My point is really that there’s a massive difference between starting to enjoy some vegetables if you’ve never really liked them before (what that advice is technically intended to do), and starting to retrain your taste buds to only like ‘safe’ foods when you’re suffering from an eating disorder (I don’t know about you, but that’s certainly what I used to do).
You need to avoid the latter, because that will only make recovery harder.
Which brings me nicely to:
There’s a difference between just liking fruit, and making fruit the only ‘sweet’ thing you eat. (This question/statement is also relevant.) My sister, for example, is the perfect example of a ‘normal’ person liking fruit - she’s 10, so has no idea about calories (except for their conceptual existence), and she can equally happily eat some milk chocolate or some mango whenever she wants something sweet - she just doesn’t care which is ‘healthier’, she just eats what she truly wants, depending on what’s available. That’s it.
At the end of the day, your ‘cravings’ and preferences for ‘healthy foods’ alone in recovery are likely to be very messed up. The number of very very ill girls I’ve seen who’ve said that if they could, they’d ‘live on fish and vegetables alone because they’re so delicious’, breaks my heart.
There’s nothing wrong with randomly wanting a piece of fruit, but you’ve suddenly grown to ‘hate’ all ‘bad’ foods and ‘love’ all wholegrains during your disorder, then really try to think about it. Do you love the food, or just how it makes you feel (‘healthy’, ‘good’)?

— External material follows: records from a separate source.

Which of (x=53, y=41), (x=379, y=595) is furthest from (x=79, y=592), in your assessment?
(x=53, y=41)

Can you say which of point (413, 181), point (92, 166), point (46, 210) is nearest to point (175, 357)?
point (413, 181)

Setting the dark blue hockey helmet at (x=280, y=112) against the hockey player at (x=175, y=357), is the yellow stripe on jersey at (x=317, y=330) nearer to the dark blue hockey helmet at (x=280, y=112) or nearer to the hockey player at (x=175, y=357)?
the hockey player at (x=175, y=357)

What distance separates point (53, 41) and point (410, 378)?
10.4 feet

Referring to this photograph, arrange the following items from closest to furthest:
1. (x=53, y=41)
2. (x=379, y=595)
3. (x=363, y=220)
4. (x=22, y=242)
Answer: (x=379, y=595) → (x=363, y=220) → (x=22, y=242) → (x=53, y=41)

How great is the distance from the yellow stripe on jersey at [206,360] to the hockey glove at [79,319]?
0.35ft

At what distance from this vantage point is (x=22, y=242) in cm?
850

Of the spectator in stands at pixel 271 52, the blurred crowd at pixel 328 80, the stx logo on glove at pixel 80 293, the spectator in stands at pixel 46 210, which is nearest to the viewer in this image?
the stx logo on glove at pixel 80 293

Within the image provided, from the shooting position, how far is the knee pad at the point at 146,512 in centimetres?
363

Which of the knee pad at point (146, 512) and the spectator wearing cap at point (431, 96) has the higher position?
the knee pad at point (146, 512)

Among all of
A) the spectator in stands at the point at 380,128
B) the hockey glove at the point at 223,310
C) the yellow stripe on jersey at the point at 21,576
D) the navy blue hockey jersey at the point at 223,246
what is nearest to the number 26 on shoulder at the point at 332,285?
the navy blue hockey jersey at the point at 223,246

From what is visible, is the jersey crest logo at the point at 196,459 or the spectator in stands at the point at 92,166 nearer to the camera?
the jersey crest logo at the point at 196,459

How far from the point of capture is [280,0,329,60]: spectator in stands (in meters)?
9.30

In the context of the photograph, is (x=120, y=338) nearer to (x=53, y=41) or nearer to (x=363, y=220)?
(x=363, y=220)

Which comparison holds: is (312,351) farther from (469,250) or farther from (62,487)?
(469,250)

You’ve got to learn to eat anything without anxiety in recovery, which, yes, includes ‘junk food’. I’m not encouraging a diet made purely out of deep-fried burgers (if such a thing existed, hehe) - I’m just saying that you need to break all your ‘new’ rules in order to recover for real. I mean, I used to really believe that I didn’t like ice cream anymore - then I made myself have some, and realised, ‘what the hell was I thinking?’
Challenge yourself all the time, bit by bit, and watch yourself change for the better.